My submission is that the evidence I cite does show that the rod
numerals were used in writing. Of course some forms of writing are
more technical than others, and mathematics is a particularly technical
form of writing. Rod numerals functioned in the work of the Song/Yuan
algebraists in the same way that algebraic notation does for a modern
mathematician. Thus for example, referring to the page from a 13th
century book reproduced in Needham (1959) p. 132, I would translate the
passage from the bottom of the fourth column from the right (reading
right to left) roughly as:
" ... having done that, multiply the breadth of the yellow hypotenuse
by the unknown, to obtain (-2x^2 + 654x), then divide that by ..."
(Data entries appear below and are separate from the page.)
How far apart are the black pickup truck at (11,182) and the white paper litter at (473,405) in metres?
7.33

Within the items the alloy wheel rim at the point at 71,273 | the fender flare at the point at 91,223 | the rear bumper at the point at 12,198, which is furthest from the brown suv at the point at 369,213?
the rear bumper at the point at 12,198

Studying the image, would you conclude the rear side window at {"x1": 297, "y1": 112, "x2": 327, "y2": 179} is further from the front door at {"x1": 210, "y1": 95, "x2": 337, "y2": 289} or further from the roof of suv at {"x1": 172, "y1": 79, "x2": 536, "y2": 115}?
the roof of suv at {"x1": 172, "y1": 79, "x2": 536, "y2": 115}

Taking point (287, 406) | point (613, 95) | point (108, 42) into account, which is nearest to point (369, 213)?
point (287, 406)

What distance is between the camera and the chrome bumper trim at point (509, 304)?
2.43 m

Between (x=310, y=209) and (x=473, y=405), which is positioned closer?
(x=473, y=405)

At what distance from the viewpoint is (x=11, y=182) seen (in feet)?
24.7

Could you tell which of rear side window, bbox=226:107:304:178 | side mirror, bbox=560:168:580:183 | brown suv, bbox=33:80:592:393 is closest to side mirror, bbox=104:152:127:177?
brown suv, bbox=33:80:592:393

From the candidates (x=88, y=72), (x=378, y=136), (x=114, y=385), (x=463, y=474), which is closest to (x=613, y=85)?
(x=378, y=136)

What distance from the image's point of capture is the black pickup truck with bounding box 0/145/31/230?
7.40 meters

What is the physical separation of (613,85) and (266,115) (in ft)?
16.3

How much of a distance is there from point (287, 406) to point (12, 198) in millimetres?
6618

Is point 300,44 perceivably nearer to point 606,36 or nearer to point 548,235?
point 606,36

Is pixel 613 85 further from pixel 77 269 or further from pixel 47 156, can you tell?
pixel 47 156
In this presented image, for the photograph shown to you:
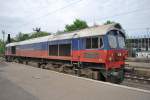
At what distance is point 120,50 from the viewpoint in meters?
14.7

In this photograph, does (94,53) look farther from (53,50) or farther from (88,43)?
(53,50)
The expression shown here using algebra is set out in the original
using rod numerals. If that is not writing, then algebra is not
writing either. I revert again to the cross-cultural issue: why should
modern western mathematicians have the privilege of finding everything
they need in Unicode, whereas those who wish to write Chinese
mathematics have to resort to pasting graphics into their texts,
because someone decides that parts of those texts are not "real
writing"?
Incidentally, I do note that provision has been made to encode the 64
hexagrams of the Book of Change, and also the symbols used in Yang
Xiong's Taixuan jing. See
http://www.unicode.org/charts/
under "Yi Jing hexagram symbols" and "Tai xuan jing symbols". While I
think that the idea of "writing" may not be in the last analysis a
helpful one to use as a demarcation criterion for Unicode, given that
the home page does say "The Unicode Standard defines codes for ....
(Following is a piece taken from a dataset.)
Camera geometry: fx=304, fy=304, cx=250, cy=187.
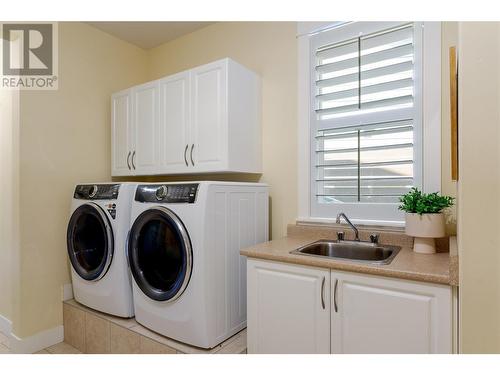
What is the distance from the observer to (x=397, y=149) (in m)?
1.89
arrows, dingbats, etc.", I would think that if the hexagrams etc. are
in, then a fortiori so should rod numerals be. Much more if the Tai
xuan jing symbols are in, which I personally have never seen used
outside the context of the ancient book in which they occur (maybe I'm
just ignorant. Yes, I probably am).
Christopher
On 13 Jan 2004, at 16:05, Marco Cimarosti wrote:
Christopher Cullen wrote:
(2) The Unicode home page says: "The Unicode Standard defines
codes for characters used in all the major languages [...]
mathematical symbols, technical symbols, [...]".
I suggest that in an enterprise so universal and
cross-cultural as Unicode, the definition of what counts
as a "mathematical symbol" has to be conditioned by actual
mathematical practice in the culture whose script is being
encoded.
I think that Ken Whistler point was simply this:
OK, Chinese rod numerals may be symbols, but were these symbols used
in *writing*?
Not all symbols are used in writing, and only symbols used in writing
are
suitable to be part of a repertoire of, well, encoding symbols used in
writing...
A flag, a medal, a tattoo, T-shirt may definitely be calle4d
"symbols", yet
Unicode does not need a code point for "Union Jack" or "Che Guevara
T-Shirt".
To stick to mathematics, a pellet on an abacus, a key on an electronic
calculator, or a curve drawn on a whiteboard may legitimately be
considered
symbols for numbers or other mathematical concepts. Yet, Unicode does
not
need a code point for "abacus pellet", or "memory recall key", or
"hyperbola
with horizontal axis", because these symbols are not elements of
writing.
IMHO, in your proposal you should provide evidence that the answer to
the
above question is "yes". I.e., you don't need to prove that these
symbols
were used in Chinese mathematics, but rather that they were used to
*write*
something (numbers, arguably, or arithmetical operations, etc.).